Per fare questa operazione bisogna tagliare e la novità dell’ultima ora è che Palazzo Chigi ha deciso di chiedere alla ministra Beatrice Lorenzin, che nei giorni scorsi aveva già fatto un fuoco di sbarramento, 1-1,7 miliardi di sacrifici. In pratica il Fondo sanitario nazionale, oggi a quota 111 miliardi, rimarrebbe sostanzialmente stabile senza salire ai 113 miliardi previsti dall’ultimo Def quota che le Regioni avevano già reclamato lo scorso anno in attuazione delle precedenti intese.

La posizione di Palazzo Chigi è che la sanità rappresenta circa il 25 per cento della spesa centrale dello Stato (cioè 420 miliardi al netto dei trasferimenti e degli intessi) e che non può rimanere fuori dalla spending review.

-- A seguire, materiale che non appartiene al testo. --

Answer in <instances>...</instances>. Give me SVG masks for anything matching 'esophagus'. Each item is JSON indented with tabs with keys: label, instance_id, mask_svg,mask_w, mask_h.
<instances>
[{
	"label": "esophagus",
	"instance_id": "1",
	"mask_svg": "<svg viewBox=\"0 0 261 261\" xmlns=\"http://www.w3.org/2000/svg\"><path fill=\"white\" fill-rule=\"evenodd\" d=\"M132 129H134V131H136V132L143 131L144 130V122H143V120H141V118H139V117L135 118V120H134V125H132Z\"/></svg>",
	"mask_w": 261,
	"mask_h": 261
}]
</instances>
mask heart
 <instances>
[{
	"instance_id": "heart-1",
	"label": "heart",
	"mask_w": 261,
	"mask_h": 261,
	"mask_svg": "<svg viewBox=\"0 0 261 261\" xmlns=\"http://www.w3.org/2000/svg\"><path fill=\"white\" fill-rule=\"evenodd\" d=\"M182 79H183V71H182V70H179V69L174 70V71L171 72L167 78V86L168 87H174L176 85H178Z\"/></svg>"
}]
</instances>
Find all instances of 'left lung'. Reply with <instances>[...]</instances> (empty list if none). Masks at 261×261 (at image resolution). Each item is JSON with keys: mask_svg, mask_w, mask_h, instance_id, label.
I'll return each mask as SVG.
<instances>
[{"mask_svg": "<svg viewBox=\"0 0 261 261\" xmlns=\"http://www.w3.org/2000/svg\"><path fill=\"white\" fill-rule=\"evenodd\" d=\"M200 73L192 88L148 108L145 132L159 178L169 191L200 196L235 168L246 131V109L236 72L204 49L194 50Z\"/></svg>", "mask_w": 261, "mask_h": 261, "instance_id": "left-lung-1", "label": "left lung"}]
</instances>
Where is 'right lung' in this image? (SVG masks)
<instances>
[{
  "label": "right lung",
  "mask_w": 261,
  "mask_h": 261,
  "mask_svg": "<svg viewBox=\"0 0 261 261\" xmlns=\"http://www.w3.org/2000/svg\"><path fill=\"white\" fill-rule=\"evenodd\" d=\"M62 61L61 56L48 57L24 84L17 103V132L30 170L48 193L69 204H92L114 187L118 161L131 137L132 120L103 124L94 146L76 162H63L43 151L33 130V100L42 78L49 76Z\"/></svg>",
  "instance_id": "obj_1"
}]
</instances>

Naturalmente il fronte delle Regioni è pronto alla reazione, dopo il tentativo subito lo scorso anno di ridimensionare esami e accertamenti, e potrebbe ostacolare il via libera all’arrivo delle previste nuove prestazioni sanitarie aggiuntive (i Lea). Per addolcire il taglio la ministra Lorenzin chiede di mettere in campo una sorta di “compensazione” cui il Tesoro non si opporrebbe: una tassa di un centesimo a sigaretta per oltre 700 milioni che dovrebbe servire a recuperare i fondi per l’acquisto da parte del servizio sanitario dei costosi farmaci anti-tumorali.

La partita della spending review non finisce qui. Un altro miliardo dovrebbe venire dall’intervento sulle spese delle Regioni mentre i Comuni sarebbero al riparo dai tagli: verrebbe confermato lo stop all’aumento delle addizionali Irpef e delle tasse locali ma si prevede lo sblocco della spesa degli «avanzi di bilancio» in funzione dell’intervento antisismico del progetto Casa Italia. Completano il quadro della caccia alle risorse la chiusura delle partecipate (si risparmierà sul ripiano dei debiti di quelle in perdita) e il potenziamento delle centrali di acquisto di beni e servizi.